### DOCUMENT EXCERPT
==*==
Table of Contents
- Can I manage a Dubai rental property from abroad?
- Appointing a property management company: what they do and what it costs
- Granting a power of attorney from overseas
- Ejari registration and your legal duties as landlord
- DEWA, utilities, and whose name is on the account
- Collecting rent and handling cheques
- Tax on Dubai rental income when you live abroad
- Getting your rental income transferred overseas
- How to choose a manager, and what actually happens month to month
- Frequently asked questions
- Official Sources

A practical guide for non-resident owners who rent out a Dubai property while living overseas, covering the property manager, the power of attorney, Ejari, DEWA, rent collection, your RERA duties, tax, and getting the money home.
Yes, you can rent out and manage a Dubai property entirely from abroad, and thousands of overseas landlords do exactly that. The standard setup is to appoint a licensed property management company, which charges a market rate of roughly 5% to 10% of the annual rent, and to grant it a notarized power of attorney so it can sign the tenancy contract, register the lease on Ejari, handle the DEWA account, and collect rent for you. Rental income you earn as an individual is not taxed twice over in the UAE: there is no personal income tax, and rental income earned by a natural person in a personal capacity sits outside the scope of the 9% corporate tax. Your net rent can then be wired to your overseas account without any UAE exchange controls. This guide walks through each moving part, what it costs, and what actually happens month to month.
==*==
Items for bounding box labeling:
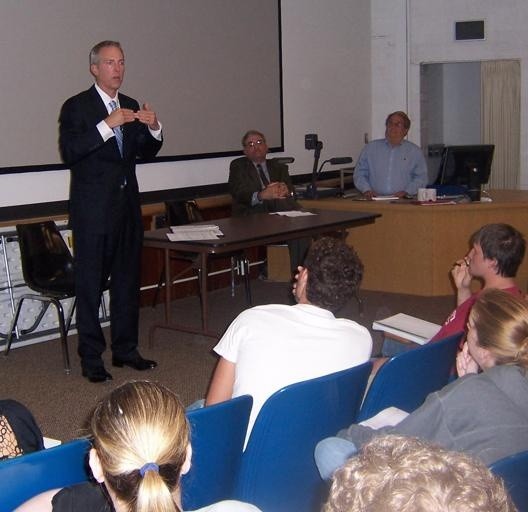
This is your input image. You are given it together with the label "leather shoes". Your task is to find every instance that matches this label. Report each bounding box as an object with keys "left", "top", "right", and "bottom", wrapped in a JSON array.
[
  {"left": 82, "top": 363, "right": 112, "bottom": 383},
  {"left": 111, "top": 350, "right": 158, "bottom": 371}
]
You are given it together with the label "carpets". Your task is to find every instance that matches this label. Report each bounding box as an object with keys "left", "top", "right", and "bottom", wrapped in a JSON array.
[{"left": 0, "top": 280, "right": 474, "bottom": 447}]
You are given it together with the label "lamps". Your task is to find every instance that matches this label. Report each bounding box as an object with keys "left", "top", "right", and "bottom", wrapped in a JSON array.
[{"left": 305, "top": 155, "right": 353, "bottom": 200}]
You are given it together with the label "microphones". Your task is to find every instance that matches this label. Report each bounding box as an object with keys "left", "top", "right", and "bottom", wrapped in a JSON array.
[{"left": 306, "top": 157, "right": 352, "bottom": 189}]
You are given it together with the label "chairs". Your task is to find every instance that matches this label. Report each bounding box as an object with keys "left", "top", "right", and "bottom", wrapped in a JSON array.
[
  {"left": 137, "top": 202, "right": 208, "bottom": 310},
  {"left": 360, "top": 332, "right": 464, "bottom": 424},
  {"left": 181, "top": 394, "right": 253, "bottom": 510},
  {"left": 243, "top": 362, "right": 372, "bottom": 512},
  {"left": 186, "top": 192, "right": 271, "bottom": 298},
  {"left": 0, "top": 433, "right": 104, "bottom": 512},
  {"left": 30, "top": 220, "right": 108, "bottom": 377},
  {"left": 482, "top": 448, "right": 526, "bottom": 512}
]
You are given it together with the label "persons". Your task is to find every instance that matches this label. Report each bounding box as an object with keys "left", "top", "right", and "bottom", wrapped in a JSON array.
[
  {"left": 318, "top": 433, "right": 520, "bottom": 512},
  {"left": 186, "top": 237, "right": 373, "bottom": 453},
  {"left": 353, "top": 111, "right": 429, "bottom": 199},
  {"left": 57, "top": 41, "right": 164, "bottom": 382},
  {"left": 0, "top": 399, "right": 46, "bottom": 459},
  {"left": 230, "top": 130, "right": 297, "bottom": 216},
  {"left": 381, "top": 223, "right": 526, "bottom": 358},
  {"left": 316, "top": 289, "right": 528, "bottom": 486},
  {"left": 11, "top": 370, "right": 193, "bottom": 512}
]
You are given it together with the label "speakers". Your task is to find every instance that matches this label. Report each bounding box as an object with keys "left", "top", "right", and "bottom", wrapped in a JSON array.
[{"left": 456, "top": 20, "right": 484, "bottom": 40}]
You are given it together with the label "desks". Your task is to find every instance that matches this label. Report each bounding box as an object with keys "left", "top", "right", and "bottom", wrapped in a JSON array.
[
  {"left": 294, "top": 188, "right": 528, "bottom": 296},
  {"left": 141, "top": 206, "right": 382, "bottom": 340}
]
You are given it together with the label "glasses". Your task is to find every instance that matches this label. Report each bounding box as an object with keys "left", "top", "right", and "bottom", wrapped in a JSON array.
[
  {"left": 386, "top": 121, "right": 404, "bottom": 128},
  {"left": 248, "top": 139, "right": 262, "bottom": 146}
]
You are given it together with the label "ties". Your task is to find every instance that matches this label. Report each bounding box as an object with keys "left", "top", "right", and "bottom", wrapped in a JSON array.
==*==
### STATED GOAL
In one to three sentences, explain why the Dubai rental guide says an overseas owner should grant the property management company a notarized power of attorney. The items are separate material, apart from the Dubai rental guide.

### RIGHT ANSWER
The power of attorney lets the company act for the owner. It can sign the tenancy contract, register the lease on Ejari, handle the DEWA account, and collect rent on the owner's behalf.